++++ Excerpt ++++

# AHCI to RAID for New Data RAID Drive



## Andy87 (Mar 24, 2017)

Hello, I have a Windows 7 build on ASRock Fatality1 motherboard was installed on a SSD in AHCI mode.  I do not want to change the OS SSD drive to Raid, however I want to make 3 additional drives into a raid 5 array for data storage.

Windows was installed in AHCI mode, so I change the Storage mode in the bios to RAID. I hit Ctr-I and created my RAID 5 array with the 3 new drives. Everything was good so far, until I rebooted. Windows started to boot, I saw the Windows 7 colors for a second, and then it rebooted back to the bios screen and went into a loop.

When I changed the Storage Mode back to AHCI, my OS boots fine, but I can't set up RAID in AHCI.  Is there away to change the storage mode to RAID without affecting Windows on my OS Drive? I have googled around, but everywhere else I can find people are asking about converting OS drive to RAID array, which is not what I want. Please assist. Thanks in advance!


----------



## alucasa (Mar 24, 2017)

++++

List of tasks:
1 - In the forum thread about switching from AHCI to RAID, what RAID level did the poster set up with the three new drives?
2 - Count the lines of the records that contain the string "centimetres", treating uppercase and lowercase as different, and reply with the number alone.
The forum thread above has no connection to the records that follow it.

++++ Input ++++

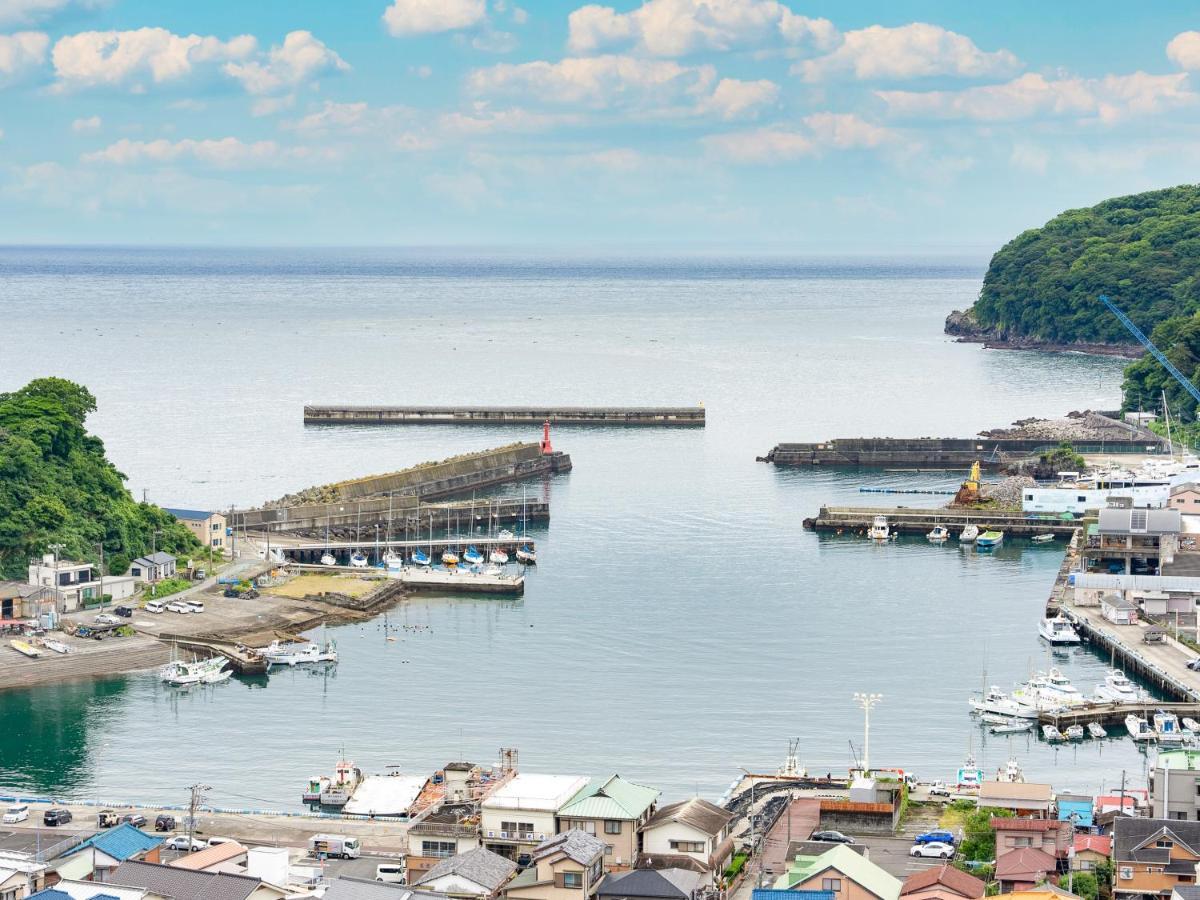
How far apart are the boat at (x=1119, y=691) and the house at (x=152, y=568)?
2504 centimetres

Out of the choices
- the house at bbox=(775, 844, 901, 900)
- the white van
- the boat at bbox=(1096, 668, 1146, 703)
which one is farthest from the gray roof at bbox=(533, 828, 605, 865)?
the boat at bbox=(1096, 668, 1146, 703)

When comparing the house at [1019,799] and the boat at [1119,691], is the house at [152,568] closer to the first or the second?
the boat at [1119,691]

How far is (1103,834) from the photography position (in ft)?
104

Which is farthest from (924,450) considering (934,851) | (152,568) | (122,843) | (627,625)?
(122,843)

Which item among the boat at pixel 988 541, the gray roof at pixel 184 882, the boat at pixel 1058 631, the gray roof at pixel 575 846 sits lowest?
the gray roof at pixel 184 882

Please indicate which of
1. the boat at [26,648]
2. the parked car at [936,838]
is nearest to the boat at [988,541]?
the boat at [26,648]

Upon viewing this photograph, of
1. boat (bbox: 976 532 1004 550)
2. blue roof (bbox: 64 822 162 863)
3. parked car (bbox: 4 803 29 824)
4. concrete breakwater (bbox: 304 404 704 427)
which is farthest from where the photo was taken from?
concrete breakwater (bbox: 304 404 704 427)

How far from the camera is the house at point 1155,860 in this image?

++++
++++ Input ++++

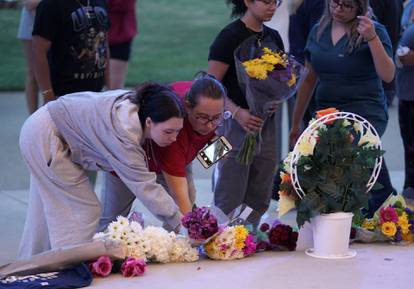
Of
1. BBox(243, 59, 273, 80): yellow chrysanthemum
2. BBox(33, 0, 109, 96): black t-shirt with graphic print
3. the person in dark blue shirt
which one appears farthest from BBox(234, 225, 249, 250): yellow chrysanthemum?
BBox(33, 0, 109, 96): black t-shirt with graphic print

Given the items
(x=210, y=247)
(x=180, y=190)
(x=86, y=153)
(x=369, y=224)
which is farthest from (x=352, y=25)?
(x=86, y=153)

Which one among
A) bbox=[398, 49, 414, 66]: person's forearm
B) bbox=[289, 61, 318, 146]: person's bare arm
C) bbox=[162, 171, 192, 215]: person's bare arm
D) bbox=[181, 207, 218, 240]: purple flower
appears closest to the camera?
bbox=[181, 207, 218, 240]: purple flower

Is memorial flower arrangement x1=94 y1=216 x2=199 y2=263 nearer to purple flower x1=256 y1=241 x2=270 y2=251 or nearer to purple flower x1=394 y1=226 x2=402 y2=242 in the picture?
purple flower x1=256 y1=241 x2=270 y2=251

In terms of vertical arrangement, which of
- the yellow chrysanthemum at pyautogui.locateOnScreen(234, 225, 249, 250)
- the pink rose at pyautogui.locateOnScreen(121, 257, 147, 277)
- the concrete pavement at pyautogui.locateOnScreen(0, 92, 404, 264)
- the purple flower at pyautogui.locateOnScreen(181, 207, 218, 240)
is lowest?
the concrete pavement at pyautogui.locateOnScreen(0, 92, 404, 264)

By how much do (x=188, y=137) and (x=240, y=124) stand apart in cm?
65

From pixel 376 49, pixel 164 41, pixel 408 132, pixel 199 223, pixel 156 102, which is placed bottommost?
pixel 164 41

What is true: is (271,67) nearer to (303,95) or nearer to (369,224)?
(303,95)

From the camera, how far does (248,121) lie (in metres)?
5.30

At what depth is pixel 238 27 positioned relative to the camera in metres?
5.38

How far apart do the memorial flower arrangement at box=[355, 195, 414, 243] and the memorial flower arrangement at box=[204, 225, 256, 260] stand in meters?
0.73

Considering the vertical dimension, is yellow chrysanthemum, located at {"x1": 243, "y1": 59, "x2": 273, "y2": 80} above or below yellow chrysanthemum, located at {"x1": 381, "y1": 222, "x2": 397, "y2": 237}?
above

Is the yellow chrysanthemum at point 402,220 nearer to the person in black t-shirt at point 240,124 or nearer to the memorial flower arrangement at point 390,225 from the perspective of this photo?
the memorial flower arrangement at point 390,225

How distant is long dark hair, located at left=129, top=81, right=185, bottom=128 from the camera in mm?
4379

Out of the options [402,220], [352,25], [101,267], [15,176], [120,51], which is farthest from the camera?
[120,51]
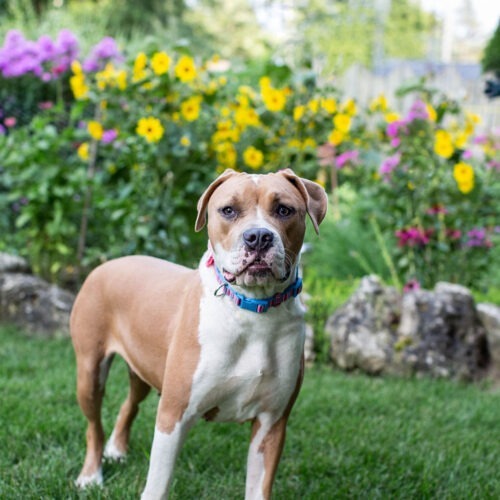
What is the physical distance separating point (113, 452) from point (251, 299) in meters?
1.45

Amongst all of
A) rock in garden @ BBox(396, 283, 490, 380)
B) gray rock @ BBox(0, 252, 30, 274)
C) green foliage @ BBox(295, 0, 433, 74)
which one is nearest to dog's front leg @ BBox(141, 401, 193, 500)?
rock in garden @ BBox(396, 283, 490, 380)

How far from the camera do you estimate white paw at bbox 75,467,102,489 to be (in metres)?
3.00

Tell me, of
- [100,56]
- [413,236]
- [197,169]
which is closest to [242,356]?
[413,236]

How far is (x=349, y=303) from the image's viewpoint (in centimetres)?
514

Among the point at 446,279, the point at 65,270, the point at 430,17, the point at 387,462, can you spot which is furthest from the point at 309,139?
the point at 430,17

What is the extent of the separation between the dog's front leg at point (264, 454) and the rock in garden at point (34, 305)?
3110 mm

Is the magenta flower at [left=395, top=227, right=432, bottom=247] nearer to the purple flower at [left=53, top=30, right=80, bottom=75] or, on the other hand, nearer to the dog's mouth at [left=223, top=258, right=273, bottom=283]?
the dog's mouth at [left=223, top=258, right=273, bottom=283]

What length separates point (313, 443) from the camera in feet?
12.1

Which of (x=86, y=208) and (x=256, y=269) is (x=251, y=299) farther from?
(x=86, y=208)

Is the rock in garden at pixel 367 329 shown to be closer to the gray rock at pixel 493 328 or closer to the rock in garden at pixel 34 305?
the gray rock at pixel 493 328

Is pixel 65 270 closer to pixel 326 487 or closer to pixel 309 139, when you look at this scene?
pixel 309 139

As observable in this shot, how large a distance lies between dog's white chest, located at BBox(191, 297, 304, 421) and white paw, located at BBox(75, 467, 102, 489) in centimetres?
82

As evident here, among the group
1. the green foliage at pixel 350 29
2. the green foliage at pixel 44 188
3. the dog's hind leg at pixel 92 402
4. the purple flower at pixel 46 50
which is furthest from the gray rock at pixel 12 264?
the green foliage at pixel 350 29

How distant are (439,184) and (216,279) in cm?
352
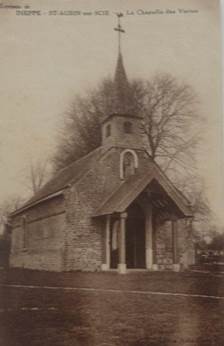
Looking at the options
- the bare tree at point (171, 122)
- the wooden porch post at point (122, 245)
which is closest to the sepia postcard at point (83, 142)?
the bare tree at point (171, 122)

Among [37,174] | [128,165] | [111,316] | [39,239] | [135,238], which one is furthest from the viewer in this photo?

++++

Responses to the tasks:
1 - RAID 5

2 - 3